Monday, October 31, 2011

Quote the Raven nevermore

I remember that day so well and vividly the day everything just took a turn the day that made me what I am today for better or for worse.

Music and my family have had a big influence on my life some more then others because I think that every person when they were a kid had that one certain family member they looked up to for everything.

People say that we are not suppose to pick favourites that they are all family and deserve equal love and attention.

But wether we like it or not we pick favourites even though sometimes we try our hardest not to do so.

My favourite i guess to admit it would be my father even though he was never around I loved my father and he was a major influence on me.

But that day with my father was not a happy one I remember it my father was dead and it was his funeral day every bad feeling you could feel I felt that day.

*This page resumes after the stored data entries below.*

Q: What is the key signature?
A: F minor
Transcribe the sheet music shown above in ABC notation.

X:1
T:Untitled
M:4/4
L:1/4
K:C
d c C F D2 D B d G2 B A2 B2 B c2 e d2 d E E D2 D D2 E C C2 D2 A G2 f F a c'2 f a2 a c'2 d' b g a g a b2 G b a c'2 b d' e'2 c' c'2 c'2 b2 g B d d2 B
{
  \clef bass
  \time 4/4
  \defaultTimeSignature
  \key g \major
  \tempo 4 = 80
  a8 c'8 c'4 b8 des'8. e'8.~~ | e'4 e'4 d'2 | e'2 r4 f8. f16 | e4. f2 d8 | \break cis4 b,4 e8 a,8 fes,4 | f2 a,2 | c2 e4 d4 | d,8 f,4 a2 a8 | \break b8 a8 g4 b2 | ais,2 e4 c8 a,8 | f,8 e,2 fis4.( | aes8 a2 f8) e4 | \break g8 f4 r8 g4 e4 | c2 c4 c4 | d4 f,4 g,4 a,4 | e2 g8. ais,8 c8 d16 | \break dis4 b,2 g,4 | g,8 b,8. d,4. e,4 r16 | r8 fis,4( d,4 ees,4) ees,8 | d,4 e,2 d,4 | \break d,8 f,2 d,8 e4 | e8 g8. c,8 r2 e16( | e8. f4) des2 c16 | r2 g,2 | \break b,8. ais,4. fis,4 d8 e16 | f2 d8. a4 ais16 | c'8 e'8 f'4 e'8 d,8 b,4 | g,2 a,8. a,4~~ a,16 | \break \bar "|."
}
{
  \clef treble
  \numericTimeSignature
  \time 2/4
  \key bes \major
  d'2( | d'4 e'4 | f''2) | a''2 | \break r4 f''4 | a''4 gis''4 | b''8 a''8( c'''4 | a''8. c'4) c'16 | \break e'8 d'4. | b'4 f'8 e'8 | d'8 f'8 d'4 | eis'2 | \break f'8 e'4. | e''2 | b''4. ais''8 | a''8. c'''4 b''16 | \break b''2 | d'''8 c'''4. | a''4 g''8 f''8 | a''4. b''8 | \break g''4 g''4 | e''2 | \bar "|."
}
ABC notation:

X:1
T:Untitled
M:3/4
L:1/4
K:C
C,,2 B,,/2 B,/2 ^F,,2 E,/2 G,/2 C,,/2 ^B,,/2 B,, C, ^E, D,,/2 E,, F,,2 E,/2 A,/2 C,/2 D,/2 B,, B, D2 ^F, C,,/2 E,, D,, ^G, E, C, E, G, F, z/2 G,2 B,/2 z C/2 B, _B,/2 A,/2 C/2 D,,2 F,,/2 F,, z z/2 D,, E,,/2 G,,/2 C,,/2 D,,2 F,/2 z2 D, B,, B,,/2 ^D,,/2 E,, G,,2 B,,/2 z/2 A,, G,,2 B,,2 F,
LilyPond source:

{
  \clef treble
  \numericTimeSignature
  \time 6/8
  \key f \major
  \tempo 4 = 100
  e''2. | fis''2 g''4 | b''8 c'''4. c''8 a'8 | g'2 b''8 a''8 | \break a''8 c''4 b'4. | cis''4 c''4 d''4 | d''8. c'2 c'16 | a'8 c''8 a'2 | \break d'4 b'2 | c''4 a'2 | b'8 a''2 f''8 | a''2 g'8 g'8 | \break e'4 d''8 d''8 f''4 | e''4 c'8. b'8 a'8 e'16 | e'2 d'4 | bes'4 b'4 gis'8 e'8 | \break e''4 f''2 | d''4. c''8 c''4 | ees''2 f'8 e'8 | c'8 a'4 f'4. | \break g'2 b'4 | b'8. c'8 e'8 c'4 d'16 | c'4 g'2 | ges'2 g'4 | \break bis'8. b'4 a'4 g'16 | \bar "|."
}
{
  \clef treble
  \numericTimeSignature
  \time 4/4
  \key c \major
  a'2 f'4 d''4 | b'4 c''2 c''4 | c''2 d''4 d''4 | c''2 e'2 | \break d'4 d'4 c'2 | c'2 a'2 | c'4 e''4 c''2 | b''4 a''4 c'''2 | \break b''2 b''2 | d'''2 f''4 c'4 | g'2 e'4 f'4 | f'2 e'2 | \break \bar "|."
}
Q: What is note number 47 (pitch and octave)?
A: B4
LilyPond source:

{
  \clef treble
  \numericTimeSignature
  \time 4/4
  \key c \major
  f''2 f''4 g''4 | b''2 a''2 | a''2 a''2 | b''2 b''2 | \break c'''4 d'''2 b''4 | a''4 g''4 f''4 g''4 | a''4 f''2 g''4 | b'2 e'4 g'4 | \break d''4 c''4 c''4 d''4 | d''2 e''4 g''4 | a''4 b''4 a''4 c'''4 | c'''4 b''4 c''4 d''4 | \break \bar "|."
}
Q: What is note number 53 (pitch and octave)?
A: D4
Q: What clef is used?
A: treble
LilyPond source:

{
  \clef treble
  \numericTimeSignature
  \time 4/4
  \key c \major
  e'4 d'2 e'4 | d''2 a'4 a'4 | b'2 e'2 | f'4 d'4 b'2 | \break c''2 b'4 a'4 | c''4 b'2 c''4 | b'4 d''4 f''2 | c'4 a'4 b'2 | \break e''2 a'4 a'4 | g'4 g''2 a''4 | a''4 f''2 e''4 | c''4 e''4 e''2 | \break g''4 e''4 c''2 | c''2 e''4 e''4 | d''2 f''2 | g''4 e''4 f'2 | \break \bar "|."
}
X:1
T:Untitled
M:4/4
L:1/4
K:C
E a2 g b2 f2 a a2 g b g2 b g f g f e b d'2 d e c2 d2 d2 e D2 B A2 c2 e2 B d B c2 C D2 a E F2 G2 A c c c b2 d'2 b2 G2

The past few days had been dark I was constatly in pain I use to stay in my room I use to blast my music as loud as I could until I got yelled at and I was in pain so I started to yell back.

The Funeral were filled with people I love, people I never met before in my life, and people I just flat out hated and I wanted to strangle and start beating the living hell out of them. (namely my stepmother and her family that hated mine.)

Even though my mother was not married to him anymore I saw the pain and sorrow in her the same pain in her eyes when Dad left us.

We all knew this time he was not coming back that the body was just the shell of my father the man who was so full of life who taught me alot despite his flaws and mistakes.

He was gone I stayed with him til they shut his coffin for good my stepbrother came up to me hugged me and I just wanted to start throwing punches.

But I was all out of energy my eyes were dry and hot from all the tears I cried I couldn't cry anymore or do anything.

 I felt like I became numb all over that pain had just wiped out and closed everything else just pain, rage, maybe even hate.

I let my father go and I let my step family go I felt like they deserved punishment for all the time they stole my father from me.

I come to regert it later, but maybe it was the right thing to let them go maybe it wasn't but I look back now and wished that I could have taken my revenge against them right then and there because I never got another chance. (But thats another Blog for another time entirely.)